- TASK OBJECTIVE -
Copy out every one of the records below word for word, and leave out the pictures.

(Records for reasoning about scenes)
____

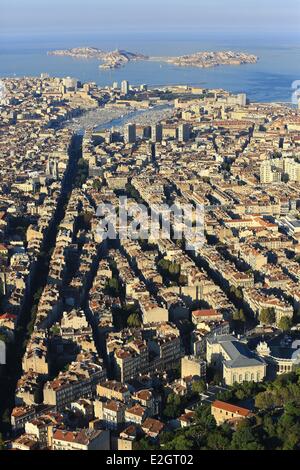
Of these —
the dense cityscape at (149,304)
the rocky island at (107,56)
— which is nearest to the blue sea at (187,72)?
the rocky island at (107,56)

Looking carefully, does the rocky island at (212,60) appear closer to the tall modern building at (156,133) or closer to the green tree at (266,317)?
the tall modern building at (156,133)

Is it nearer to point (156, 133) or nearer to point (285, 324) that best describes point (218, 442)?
point (285, 324)

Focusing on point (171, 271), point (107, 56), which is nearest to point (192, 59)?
point (107, 56)

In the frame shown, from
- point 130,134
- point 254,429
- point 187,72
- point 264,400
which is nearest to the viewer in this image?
point 254,429

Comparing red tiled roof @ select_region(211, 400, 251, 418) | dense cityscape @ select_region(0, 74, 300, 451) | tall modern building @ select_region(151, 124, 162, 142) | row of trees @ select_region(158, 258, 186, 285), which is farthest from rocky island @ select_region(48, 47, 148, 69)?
red tiled roof @ select_region(211, 400, 251, 418)

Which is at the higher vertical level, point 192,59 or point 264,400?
point 192,59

____

- OUTPUT BELOW -
Of these —
the dense cityscape at (149,304)
the rocky island at (107,56)
— which is nearest to the blue sea at (187,72)?
the rocky island at (107,56)

Looking carefully, does the rocky island at (212,60) appear closer to the tall modern building at (156,133) or closer to the green tree at (266,317)?
the tall modern building at (156,133)

Is it nearer to point (156, 133) or nearer to point (285, 324) that best describes point (218, 442)?
point (285, 324)

Focusing on point (171, 271), point (107, 56), which is nearest to point (192, 59)?
point (107, 56)

In the frame shown, from
- point 130,134
- point 254,429
- point 187,72
- point 264,400
which is nearest to the viewer in this image?
point 254,429

Comparing red tiled roof @ select_region(211, 400, 251, 418) | dense cityscape @ select_region(0, 74, 300, 451) | tall modern building @ select_region(151, 124, 162, 142) | row of trees @ select_region(158, 258, 186, 285), which is farthest from rocky island @ select_region(48, 47, 148, 69)?
red tiled roof @ select_region(211, 400, 251, 418)

Which is at the higher vertical level, point 192,59 or point 264,400?
point 192,59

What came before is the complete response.